The new framework provides for BVN operational processes and procedures which address issues ranging from enrollment, identification, verification, linking of Customer’s Unique ID to all related bank accounts to fraud Management and customer Information Update.

On their part, bank customers are required to abide by the Regulatory Framework for BVN Operations and the Watch-list for the Nigerian Banking Industry and report all suspicious or unauthorized activities on their accounts.

In aspect of security and data protection, the circular directed parties to the BVN operations to put secured hardware, software and encryption of messages transmitted through the BVN network in place. Apart from that, the CBN also said “BVN data shall be stored within the shores of Nigeria and shall not be routed across borders without the consent of the CBN; users of the BVN information shall establish adequate security procedures to ensure the safety and security of its information and those of its clients, which shall include physical, logical, network and enterprise security”, adding that parties will ensure that all information that its employees have obtained in the course of discharging their responsibilities are classified as confidential.

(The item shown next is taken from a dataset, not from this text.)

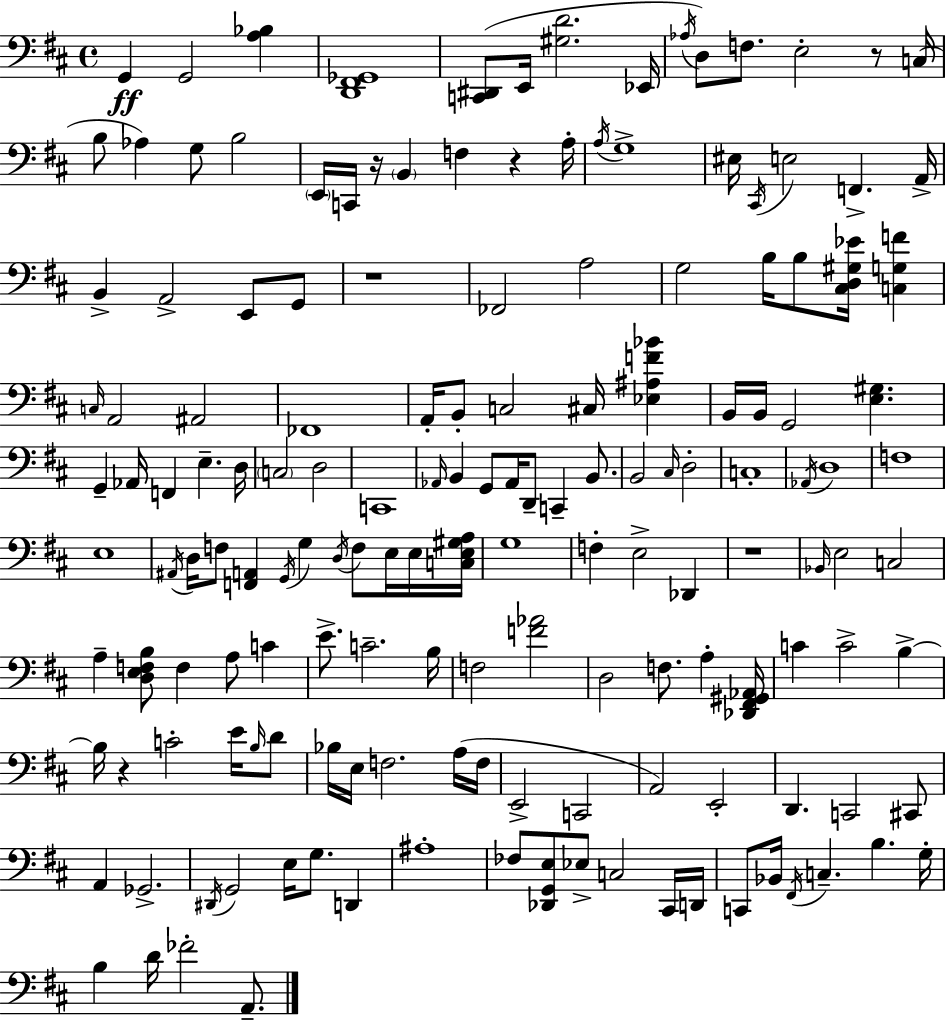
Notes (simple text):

G2/q G2/h [A3,Bb3]/q [D2,F#2,Gb2]/w [C2,D#2]/e E2/s [G#3,D4]/h. Eb2/s Ab3/s D3/e F3/e. E3/h R/e C3/s B3/e Ab3/q G3/e B3/h E2/s C2/s R/s B2/q F3/q R/q A3/s A3/s G3/w EIS3/s C#2/s E3/h F2/q. A2/s B2/q A2/h E2/e G2/e R/w FES2/h A3/h G3/h B3/s B3/e [C#3,D3,G#3,Eb4]/s [C3,G3,F4]/q C3/s A2/h A#2/h FES2/w A2/s B2/e C3/h C#3/s [Eb3,A#3,F4,Bb4]/q B2/s B2/s G2/h [E3,G#3]/q. G2/q Ab2/s F2/q E3/q. D3/s C3/h D3/h C2/w Ab2/s B2/q G2/e Ab2/s D2/e C2/q B2/e. B2/h C#3/s D3/h C3/w Ab2/s D3/w F3/w E3/w A#2/s D3/s F3/e [F2,A2]/q G2/s G3/q D3/s F3/e E3/s E3/s [C3,E3,G#3,A3]/s G3/w F3/q E3/h Db2/q R/w Bb2/s E3/h C3/h A3/q [D3,E3,F3,B3]/e F3/q A3/e C4/q E4/e. C4/h. B3/s F3/h [F4,Ab4]/h D3/h F3/e. A3/q [Db2,F#2,G#2,Ab2]/s C4/q C4/h B3/q B3/s R/q C4/h E4/s B3/s D4/e Bb3/s E3/s F3/h. A3/s F3/s E2/h C2/h A2/h E2/h D2/q. C2/h C#2/e A2/q Gb2/h. D#2/s G2/h E3/s G3/e. D2/q A#3/w FES3/e [Db2,G2,E3]/e Eb3/e C3/h C#2/s D2/s C2/e Bb2/s F#2/s C3/q. B3/q. G3/s B3/q D4/s FES4/h A2/e.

“This Framework also defines the establishment and operations of a Watch-list for the Nigerian Banking Industry, to address the increasing incidences, of frauds, with a view to engendering public confidence in the banking industry, Mr. Fotokun said, explaining that the framework, “without prejudice to existing laws, is a guide for the operations of the Watch-List in the Financial System. The Watch-list is a database of bank customers identified by their BVNs, who have been involved in confirmed fraudulent activities.”

For top players in the financial sector, the new guidelines by the Central Bank are these best practices. They say they are particularly important as the safety of internet payments depends on the responsible behaviour of all actors. Those who believe that the CBN has took the best steps to secure the nation’s payment system point to the enviable success of such reforms in other climes including those in Europe, which they say, serves to show that the apex bank is on the right part to securing confidence in the sector. This is as BVN participants are expected to ensure that risks mitigations techniques are in place to minimize operational, technical, fraud risks, etc. BVN operations should not be susceptible to sustained operational failures, as a result of system outages.